Strengths and Limitations
The present study had a number of strengths and limitations. First, we were able to leverage administrative data to identify patterns of needs that exist within the entire population of families involved in foster care in a Midwestern state and we were not limited by a convenience sample in our generalizations. Further, we used a sophisticated machine learning technique to address a direct service question, namely, what are the patterns of family needs under which children are removed from the home and enter foster care that multi-component maltreatment prevention interventions should address. We were, however, limited by the assessed needs available in the administrative dataset. The FANS tool does not comprehensively assess all family, caregiver, and child needs, and thus other important patterns of needs may exist in this population. Moreover, the FANS tool was developed to guide service planning, thus, the reliability and validity of the tool has not been rigorously evaluated.
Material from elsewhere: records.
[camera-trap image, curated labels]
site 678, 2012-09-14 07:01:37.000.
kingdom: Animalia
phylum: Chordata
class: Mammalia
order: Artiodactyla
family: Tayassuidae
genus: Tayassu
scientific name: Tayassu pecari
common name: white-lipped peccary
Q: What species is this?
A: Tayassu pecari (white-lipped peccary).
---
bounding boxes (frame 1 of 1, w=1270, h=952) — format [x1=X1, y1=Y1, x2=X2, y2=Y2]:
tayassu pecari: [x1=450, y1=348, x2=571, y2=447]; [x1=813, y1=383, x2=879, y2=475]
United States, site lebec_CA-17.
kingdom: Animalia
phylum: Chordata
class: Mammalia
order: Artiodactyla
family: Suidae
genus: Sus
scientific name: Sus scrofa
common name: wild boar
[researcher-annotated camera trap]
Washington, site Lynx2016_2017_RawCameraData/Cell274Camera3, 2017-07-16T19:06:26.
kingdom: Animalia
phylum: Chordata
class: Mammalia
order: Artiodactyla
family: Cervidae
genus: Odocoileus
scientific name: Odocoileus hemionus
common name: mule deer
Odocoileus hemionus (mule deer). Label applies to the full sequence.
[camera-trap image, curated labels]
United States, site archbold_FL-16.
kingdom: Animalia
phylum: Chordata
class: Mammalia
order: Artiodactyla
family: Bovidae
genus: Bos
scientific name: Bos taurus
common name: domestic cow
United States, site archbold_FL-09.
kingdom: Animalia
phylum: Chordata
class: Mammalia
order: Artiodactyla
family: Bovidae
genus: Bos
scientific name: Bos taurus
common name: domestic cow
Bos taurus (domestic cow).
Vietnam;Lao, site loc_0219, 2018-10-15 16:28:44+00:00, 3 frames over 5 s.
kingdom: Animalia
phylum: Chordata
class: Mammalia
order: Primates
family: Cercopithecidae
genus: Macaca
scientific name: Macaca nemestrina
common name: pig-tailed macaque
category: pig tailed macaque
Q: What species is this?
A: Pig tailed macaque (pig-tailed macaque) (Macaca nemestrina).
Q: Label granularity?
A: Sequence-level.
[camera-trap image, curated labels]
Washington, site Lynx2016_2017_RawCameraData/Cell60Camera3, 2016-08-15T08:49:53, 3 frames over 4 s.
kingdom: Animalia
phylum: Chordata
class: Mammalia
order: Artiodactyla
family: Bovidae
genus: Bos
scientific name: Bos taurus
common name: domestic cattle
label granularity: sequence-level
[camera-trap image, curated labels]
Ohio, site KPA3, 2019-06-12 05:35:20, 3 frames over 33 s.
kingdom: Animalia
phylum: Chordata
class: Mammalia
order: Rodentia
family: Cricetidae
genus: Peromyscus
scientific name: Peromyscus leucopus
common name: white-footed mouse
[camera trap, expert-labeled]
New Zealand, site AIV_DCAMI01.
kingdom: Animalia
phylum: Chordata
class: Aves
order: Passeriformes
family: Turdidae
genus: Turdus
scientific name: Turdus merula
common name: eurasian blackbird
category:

Given that the reliability and validity of the FANS tool is unknown, there is the potential for the introduction of caseworker bias into the data. Finally, only 34% of families whose children entered foster care indicated a need within the FANS assessment (i.e., 1631 of 4752 families). Nineteen percent (i.e., 905 families) did not complete the FANS, and another 47% of families did not have any need within the FANS. Because FANS does not guide decisions regarding whether or not to remove a child from the home (as this is determined by the maltreatment investigation), the absence of indicated needs among this majority of families may signal a true absence of social and material needs. However, this absence of indicated needs on FANS also may reflect the FANS tool’s inability to detect true and present needs. Accordingly, the present analyses could yield different needs patterns when based on different needs assessment tools. Likewise, repeating the present analyses in datasets from other states that include validated measures of caregiver and family needs, such as the North Carolina Family Assessment Scale (NCFAS)(Reed-Ashcraft et al., 2001) or the Family Assessment Form (FAF)(McCroskey et al., 1991), would provide useful insights into the validity of present findings. Regardless, the present analyses demonstrate that ARM can be a useful tool for identifying needs patterns and guiding future research and practice.
Conclusions
Families involved in foster care have multiple needs, and hundreds of unique combinations of needs exist. As child welfare systems continue to integrate evidence-based practices and evidence-based service planning, caseworkers must remain cognizant of the impact of particular patterns of need co-occurrence on service effectiveness as they seek to develop focused, parsimonious service plans. The present analysis identified patterns in these profiles and provides a map for future research to investigate which needs should be addressed together versus which needs can be sufficiently addressed in isolation to prevention maltreatment and maltreatment recurrence.
Footnotes
Declaration of conflicting interests
The author(s) declared no potential conflicts of interest with respect to the research, authorship, and/or publication of this article.
Funding
The author(s) received no financial support for the research, authorship, and/or publication of this article.